= Texte fourni =
Clément Ader et le début de l’aéronautique en Lauragais

IL Y A 150 ANS CLÉMENT ADER S’INSTALLAIT EN LAURAGAIS POUR UNE INVENTION QUI TRANSFORMA LE MONDE : L’AVION

Clément Ader arrive à Castelnaudary à la fin de l’automne 1870, en pleine guerre franco-prussienne (Fig.1). A 29 ans, un diplôme d’ingénieur en poche et déjà titulaire de plusieurs brevets, il n’a qu’une idée en tête : construire un appareil ailé pour la navigation aérienne. Après ses premières études sur un cerf-volant d’observation destiné à l’armée, il sait qu’il est capable de «faire voler le plus lourd que l’air», en embarquant à bord de l’appareil un moteur entraînant une « hélice propulsive », capable de lui communiquer une vitesse suffisante pour son envol. Si le concept est innovant pour l’époque, le défi est de taille : pour que son rêve devienne réalité, Ader devra optimiser la forme, la résistance et le poids des ailes, puis concevoir un moteur suffisamment puissant et léger.

Ader parcourt le Lauragais sur son véloce caoutchouc

Employé à la Compagnie des chemins de fer, dans les années 1860, pour la construction de la ligne Toulouse-Bayonne, Clément Ader a inventé et pris des brevets sur une machine à relever les rails de chemin de fer, ainsi que sur le rail sans fin, précurseur de la chenille utilisée plus tard pour les tracteurs et les tanks. Mais, à l’aube des années 70, c’est sur un « véloce-caoutchouc » de son invention, qu’Ader fait la conquête du public du Lauragais. Dans son brevet de «Perfectionnement aux vélocipèdes», il explique comment augmenter l’adhérence et rendre la machine moins bruyante à l’aide d’une bande de caoutchouc insérée sur une jante creuse en forme de V : Ader a inventé le pneu plein.

= Données à utiliser =

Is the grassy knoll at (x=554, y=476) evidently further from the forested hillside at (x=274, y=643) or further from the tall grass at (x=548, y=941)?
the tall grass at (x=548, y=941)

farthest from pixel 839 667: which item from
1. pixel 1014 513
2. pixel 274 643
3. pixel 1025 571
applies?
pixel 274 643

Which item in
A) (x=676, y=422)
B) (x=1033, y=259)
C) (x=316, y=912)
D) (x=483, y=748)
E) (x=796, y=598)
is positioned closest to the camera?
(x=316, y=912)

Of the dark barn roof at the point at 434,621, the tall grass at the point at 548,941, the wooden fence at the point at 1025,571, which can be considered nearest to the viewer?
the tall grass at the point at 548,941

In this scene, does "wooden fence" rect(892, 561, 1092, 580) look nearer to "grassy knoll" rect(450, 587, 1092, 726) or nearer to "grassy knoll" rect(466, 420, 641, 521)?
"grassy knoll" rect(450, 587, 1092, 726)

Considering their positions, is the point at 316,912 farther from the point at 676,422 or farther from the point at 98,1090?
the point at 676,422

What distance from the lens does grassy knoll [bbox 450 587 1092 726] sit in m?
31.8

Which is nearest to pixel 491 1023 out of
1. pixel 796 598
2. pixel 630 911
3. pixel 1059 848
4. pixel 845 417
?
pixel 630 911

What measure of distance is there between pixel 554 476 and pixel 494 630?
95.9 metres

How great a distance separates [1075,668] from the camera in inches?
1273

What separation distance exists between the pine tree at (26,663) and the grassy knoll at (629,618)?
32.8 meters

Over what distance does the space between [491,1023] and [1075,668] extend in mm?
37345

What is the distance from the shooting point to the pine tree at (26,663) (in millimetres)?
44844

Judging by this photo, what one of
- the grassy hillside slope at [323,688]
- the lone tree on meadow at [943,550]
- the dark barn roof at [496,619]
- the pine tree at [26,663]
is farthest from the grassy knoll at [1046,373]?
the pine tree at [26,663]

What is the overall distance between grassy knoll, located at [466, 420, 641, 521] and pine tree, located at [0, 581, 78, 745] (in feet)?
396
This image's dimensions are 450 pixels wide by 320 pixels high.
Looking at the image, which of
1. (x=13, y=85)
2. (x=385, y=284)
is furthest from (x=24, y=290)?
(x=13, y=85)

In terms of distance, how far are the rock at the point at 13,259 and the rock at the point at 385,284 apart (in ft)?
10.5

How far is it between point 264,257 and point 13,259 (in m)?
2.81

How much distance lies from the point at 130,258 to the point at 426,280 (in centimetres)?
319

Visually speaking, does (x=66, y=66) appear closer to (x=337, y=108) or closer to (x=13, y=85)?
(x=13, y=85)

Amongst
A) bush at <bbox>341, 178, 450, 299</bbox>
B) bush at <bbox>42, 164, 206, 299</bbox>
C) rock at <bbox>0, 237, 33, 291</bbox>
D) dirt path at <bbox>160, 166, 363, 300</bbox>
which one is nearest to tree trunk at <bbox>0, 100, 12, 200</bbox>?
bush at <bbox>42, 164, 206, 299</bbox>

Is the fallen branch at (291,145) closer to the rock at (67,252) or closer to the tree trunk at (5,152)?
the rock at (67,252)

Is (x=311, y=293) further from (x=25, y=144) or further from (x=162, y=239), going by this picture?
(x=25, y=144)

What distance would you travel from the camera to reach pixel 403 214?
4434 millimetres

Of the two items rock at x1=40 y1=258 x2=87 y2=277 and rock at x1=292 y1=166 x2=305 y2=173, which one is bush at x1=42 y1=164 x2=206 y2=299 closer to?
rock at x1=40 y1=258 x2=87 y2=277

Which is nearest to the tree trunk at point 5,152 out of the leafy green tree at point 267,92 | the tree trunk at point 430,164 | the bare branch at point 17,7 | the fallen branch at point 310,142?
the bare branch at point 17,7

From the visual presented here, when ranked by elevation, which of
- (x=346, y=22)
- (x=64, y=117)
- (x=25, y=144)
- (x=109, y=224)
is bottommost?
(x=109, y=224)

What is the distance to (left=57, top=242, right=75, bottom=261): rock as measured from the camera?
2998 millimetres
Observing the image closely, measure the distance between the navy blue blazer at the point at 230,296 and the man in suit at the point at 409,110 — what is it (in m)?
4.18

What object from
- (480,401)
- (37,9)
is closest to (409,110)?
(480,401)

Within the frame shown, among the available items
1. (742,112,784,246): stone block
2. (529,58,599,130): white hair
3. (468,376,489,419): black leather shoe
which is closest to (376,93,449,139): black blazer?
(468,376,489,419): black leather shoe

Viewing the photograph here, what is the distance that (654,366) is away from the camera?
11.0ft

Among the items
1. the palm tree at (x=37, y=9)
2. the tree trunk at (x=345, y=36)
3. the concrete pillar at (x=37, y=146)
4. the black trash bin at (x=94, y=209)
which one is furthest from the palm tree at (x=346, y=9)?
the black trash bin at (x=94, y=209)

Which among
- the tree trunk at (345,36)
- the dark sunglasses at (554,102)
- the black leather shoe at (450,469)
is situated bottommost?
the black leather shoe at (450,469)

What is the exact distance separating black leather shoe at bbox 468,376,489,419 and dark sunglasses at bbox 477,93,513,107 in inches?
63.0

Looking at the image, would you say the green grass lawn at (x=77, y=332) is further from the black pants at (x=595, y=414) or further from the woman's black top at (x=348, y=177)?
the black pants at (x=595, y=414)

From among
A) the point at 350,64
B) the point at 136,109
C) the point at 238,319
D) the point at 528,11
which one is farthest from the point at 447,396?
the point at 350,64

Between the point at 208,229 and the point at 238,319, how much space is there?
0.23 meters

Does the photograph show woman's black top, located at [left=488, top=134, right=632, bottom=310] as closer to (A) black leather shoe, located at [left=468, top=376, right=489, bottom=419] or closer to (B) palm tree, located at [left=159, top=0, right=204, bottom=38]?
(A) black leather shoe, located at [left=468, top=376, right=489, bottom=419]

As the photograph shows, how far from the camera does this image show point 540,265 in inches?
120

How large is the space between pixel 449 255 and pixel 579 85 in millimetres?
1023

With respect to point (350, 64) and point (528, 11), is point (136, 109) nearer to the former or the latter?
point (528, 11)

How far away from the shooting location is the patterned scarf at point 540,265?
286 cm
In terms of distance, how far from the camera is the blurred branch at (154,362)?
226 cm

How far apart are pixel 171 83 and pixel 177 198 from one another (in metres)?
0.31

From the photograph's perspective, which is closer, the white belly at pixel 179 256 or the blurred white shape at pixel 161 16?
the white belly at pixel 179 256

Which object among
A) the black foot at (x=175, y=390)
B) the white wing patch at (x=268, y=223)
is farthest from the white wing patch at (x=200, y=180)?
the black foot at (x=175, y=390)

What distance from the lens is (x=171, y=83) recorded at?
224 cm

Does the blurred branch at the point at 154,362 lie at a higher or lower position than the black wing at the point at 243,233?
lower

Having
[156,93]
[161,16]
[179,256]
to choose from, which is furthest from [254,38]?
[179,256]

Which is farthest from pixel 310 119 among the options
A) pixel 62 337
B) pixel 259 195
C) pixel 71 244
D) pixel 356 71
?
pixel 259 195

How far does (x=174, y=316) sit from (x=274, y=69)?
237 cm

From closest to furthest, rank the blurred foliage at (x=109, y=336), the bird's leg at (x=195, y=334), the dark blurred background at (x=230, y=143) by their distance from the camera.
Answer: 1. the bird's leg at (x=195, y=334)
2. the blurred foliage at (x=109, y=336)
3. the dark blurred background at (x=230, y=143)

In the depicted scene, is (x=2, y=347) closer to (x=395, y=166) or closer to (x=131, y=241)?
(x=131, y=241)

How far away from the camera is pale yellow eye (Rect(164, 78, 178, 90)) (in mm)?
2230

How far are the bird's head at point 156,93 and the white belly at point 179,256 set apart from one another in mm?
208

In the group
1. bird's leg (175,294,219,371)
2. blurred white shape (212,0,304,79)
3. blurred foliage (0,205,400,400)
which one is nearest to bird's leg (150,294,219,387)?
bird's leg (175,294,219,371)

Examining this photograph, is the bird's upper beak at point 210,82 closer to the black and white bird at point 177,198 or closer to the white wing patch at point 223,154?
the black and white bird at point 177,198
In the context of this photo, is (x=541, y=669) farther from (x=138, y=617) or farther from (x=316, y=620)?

= Consigne A =
Comptez les lignes des entrées où figure la chaîne « items ». Indiquez seulement ce nombre.
= Consigne B =
Prolongez le texte sur Clément Ader au-delà de sa dernière phrase.
Le texte et les entrées ne proviennent pas de la même source.

= Réponse A =
3

= Réponse B =
Avec son véloce-caoutchouc, les as du moment gagnent toutes les courses ! Ader s’aligne lui-même sur la ligne de départ. Le 2 janvier 1870, il participe à la course Toulouse – Castanet ; le vainqueur Marty ne mettra que 48 min pour faire les 17 km du trajet aller-et-retour, grâce au véloce caoutchouc d’Ader ; l’inventeur, moins bien entraîné, arrivera quatrième. Le 27 mars 1870 il se lance dans la course Toulouse – Villefranche ; il fera les 63 km de l’aller-et-retour en 3h 48 min, à 7 minutes du vainqueur Jules Léotard, lui aussi sur un véloce-caoutchouc. Le 4 mai 1870, Ader fait la course aller-et-retour Toulouse – Caraman ; il mettra 3h16 minutes pour faire les 45 km. Pour Ader, c’est la gloire, sa voie est toute tracée, il sera fabricant de cycles ! Hélas la guerre franco-prussienne de 1870, qui éclate le 19 juillet, ruine ses ambitions.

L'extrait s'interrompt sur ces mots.